WHAT IS BEING ASKED:
Print every entry below word for word, leaving out the pictures.
────────────────────
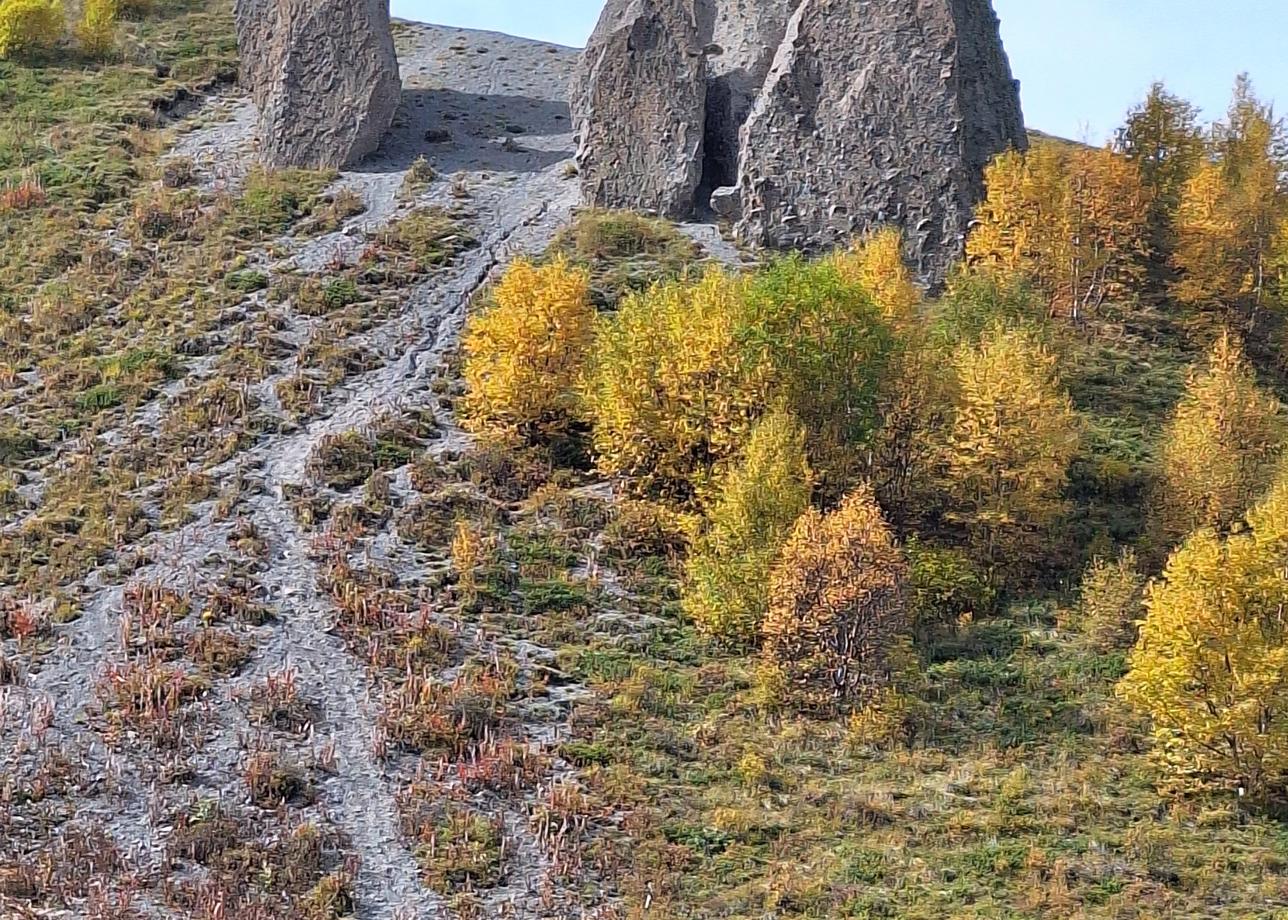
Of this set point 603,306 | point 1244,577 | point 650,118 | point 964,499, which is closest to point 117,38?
point 650,118

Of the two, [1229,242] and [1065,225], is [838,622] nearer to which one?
[1065,225]

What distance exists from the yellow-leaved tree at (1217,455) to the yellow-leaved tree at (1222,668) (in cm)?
680

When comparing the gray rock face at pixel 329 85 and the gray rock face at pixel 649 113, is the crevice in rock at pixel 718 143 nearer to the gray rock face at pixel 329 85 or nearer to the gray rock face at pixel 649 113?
the gray rock face at pixel 649 113

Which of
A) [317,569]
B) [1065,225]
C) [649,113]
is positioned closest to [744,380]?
[317,569]

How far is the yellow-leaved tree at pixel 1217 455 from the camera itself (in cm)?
3825

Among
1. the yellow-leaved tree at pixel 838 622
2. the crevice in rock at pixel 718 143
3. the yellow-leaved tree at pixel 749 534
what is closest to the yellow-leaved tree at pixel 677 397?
the yellow-leaved tree at pixel 749 534

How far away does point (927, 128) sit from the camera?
52125 mm

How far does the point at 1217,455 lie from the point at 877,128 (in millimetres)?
18711

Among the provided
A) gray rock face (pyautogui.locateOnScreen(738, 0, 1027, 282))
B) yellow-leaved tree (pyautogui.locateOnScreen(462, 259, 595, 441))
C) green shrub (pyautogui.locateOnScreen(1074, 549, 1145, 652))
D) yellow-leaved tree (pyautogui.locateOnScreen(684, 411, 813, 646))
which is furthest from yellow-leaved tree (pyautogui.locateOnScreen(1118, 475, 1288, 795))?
gray rock face (pyautogui.locateOnScreen(738, 0, 1027, 282))

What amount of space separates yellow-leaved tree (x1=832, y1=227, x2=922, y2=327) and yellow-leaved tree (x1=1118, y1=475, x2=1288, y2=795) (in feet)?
43.2

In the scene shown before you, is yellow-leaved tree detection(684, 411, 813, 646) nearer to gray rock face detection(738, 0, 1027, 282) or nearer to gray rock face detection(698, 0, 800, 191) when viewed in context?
gray rock face detection(738, 0, 1027, 282)

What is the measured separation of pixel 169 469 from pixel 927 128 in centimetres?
2664

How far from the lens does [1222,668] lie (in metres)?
30.0

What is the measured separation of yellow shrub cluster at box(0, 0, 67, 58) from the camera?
74500 mm
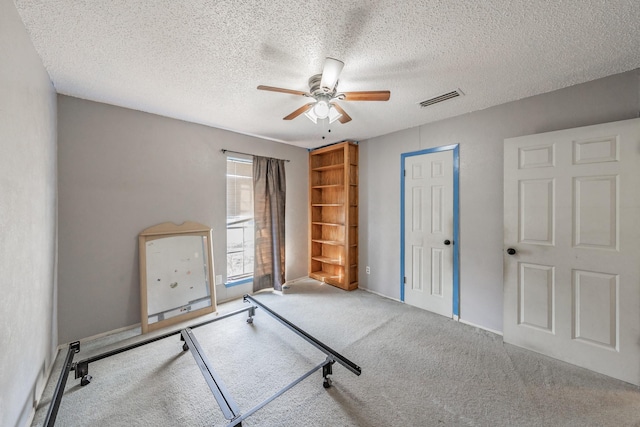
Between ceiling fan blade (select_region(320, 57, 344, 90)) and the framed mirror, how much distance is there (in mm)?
2428

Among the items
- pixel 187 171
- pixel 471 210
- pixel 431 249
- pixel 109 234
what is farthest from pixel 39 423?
pixel 471 210

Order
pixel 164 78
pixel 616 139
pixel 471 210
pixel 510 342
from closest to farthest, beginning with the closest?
pixel 616 139 < pixel 164 78 < pixel 510 342 < pixel 471 210

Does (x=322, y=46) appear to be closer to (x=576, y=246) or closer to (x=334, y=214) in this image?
(x=576, y=246)

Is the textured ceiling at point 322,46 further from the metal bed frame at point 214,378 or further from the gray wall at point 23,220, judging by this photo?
the metal bed frame at point 214,378

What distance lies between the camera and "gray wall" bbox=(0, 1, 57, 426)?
119 cm

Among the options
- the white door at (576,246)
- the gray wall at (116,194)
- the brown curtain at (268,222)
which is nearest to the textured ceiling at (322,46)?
the gray wall at (116,194)

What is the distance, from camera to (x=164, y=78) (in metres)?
2.01

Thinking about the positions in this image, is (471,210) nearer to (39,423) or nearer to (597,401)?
(597,401)

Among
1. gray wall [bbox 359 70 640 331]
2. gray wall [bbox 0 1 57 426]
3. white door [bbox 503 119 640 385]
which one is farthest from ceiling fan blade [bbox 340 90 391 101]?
gray wall [bbox 0 1 57 426]

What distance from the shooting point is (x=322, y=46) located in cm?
159

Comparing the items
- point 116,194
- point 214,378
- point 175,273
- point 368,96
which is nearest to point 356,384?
point 214,378

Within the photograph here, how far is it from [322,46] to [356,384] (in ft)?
8.21

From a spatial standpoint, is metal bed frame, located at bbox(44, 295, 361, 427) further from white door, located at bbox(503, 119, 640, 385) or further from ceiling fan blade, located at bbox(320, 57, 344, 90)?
ceiling fan blade, located at bbox(320, 57, 344, 90)

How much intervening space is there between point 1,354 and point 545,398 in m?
3.30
────────────────────
RESPONSE FOR THIS EXERCISE:
Of this set point 603,306 | point 1244,577 | point 650,118 | point 964,499, which is closest to point 117,38?
point 650,118

Of the two, [1229,242] and [1065,225], is [838,622] nearer to which one?
[1065,225]

What distance exists from the yellow-leaved tree at (1217,455) to the yellow-leaved tree at (1222,668) (in cm)?
680

When comparing the gray rock face at pixel 329 85 and the gray rock face at pixel 649 113, is the crevice in rock at pixel 718 143 nearer to the gray rock face at pixel 329 85 or nearer to the gray rock face at pixel 649 113?
the gray rock face at pixel 649 113

Which of
A) [317,569]
B) [1065,225]
C) [649,113]
is positioned closest to [744,380]?
[317,569]

How far is the yellow-leaved tree at pixel 1217 455 from the camera itself (in cm)?
3825

Among
1. the yellow-leaved tree at pixel 838 622
2. the crevice in rock at pixel 718 143
3. the yellow-leaved tree at pixel 749 534
what is closest to the yellow-leaved tree at pixel 677 397?
the yellow-leaved tree at pixel 749 534

How far away does point (927, 128) sit from the camera?
52125 mm

How far does the point at 1217,455 lie from the point at 877,128 (in millimetres)?
18711

Among the provided
A) gray rock face (pyautogui.locateOnScreen(738, 0, 1027, 282))
B) yellow-leaved tree (pyautogui.locateOnScreen(462, 259, 595, 441))
C) green shrub (pyautogui.locateOnScreen(1074, 549, 1145, 652))
D) yellow-leaved tree (pyautogui.locateOnScreen(684, 411, 813, 646))
which is furthest from yellow-leaved tree (pyautogui.locateOnScreen(1118, 475, 1288, 795))?
gray rock face (pyautogui.locateOnScreen(738, 0, 1027, 282))

What amount of space separates yellow-leaved tree (x1=832, y1=227, x2=922, y2=327) and yellow-leaved tree (x1=1118, y1=475, x2=1288, y2=795) (in feet)?
43.2

In the scene shown before you, is yellow-leaved tree detection(684, 411, 813, 646) nearer to gray rock face detection(738, 0, 1027, 282) or nearer to gray rock face detection(698, 0, 800, 191) when viewed in context?
gray rock face detection(738, 0, 1027, 282)

What is the measured separation of pixel 169 469 from pixel 927 128 in centimetres?
2664

How far from the lens does [1222,668] lie (in metres)?
30.0

What is the measured separation of yellow shrub cluster at box(0, 0, 67, 58) from the camera?
74500 mm
Between ceiling fan blade (select_region(320, 57, 344, 90)) and the framed mirror, how much distance is there (in mm)?
2428

Among the items
- pixel 187 171
- pixel 471 210
- pixel 431 249
- pixel 109 234
what is farthest from pixel 39 423?
pixel 471 210

Order
pixel 164 78
pixel 616 139
pixel 471 210
pixel 510 342
from closest to farthest, beginning with the closest?
pixel 616 139 < pixel 164 78 < pixel 510 342 < pixel 471 210

Does (x=322, y=46) appear to be closer to (x=576, y=246) or closer to (x=334, y=214) in this image?
(x=576, y=246)

Is the textured ceiling at point 322,46 further from the metal bed frame at point 214,378 or further from the gray wall at point 23,220, judging by this photo?
the metal bed frame at point 214,378

What distance lies between the camera and "gray wall" bbox=(0, 1, 57, 426)?
119 cm

Among the options
- the white door at (576,246)
- the gray wall at (116,194)
- the brown curtain at (268,222)
which is nearest to the textured ceiling at (322,46)?
the gray wall at (116,194)

What is the distance, from camera to (x=164, y=78) (in metres)?
2.01

Thinking about the positions in this image, is (471,210) nearer to (39,423) or nearer to (597,401)?
(597,401)

Among
1. gray wall [bbox 359 70 640 331]
2. gray wall [bbox 0 1 57 426]
3. white door [bbox 503 119 640 385]
which one is farthest from ceiling fan blade [bbox 340 90 391 101]?
gray wall [bbox 0 1 57 426]

What distance from the shooting point is (x=322, y=46) located in cm?
159

Comparing the items
- point 116,194
- point 214,378
- point 175,273
- point 368,96
which is nearest to point 356,384?
point 214,378

Within the photograph here, how far is it from [322,46] to [356,384] (in ft)?
8.21

From a spatial standpoint, is metal bed frame, located at bbox(44, 295, 361, 427) further from white door, located at bbox(503, 119, 640, 385) or further from ceiling fan blade, located at bbox(320, 57, 344, 90)?
ceiling fan blade, located at bbox(320, 57, 344, 90)

How much intervening space is there between point 1,354 and point 545,398 in m?
3.30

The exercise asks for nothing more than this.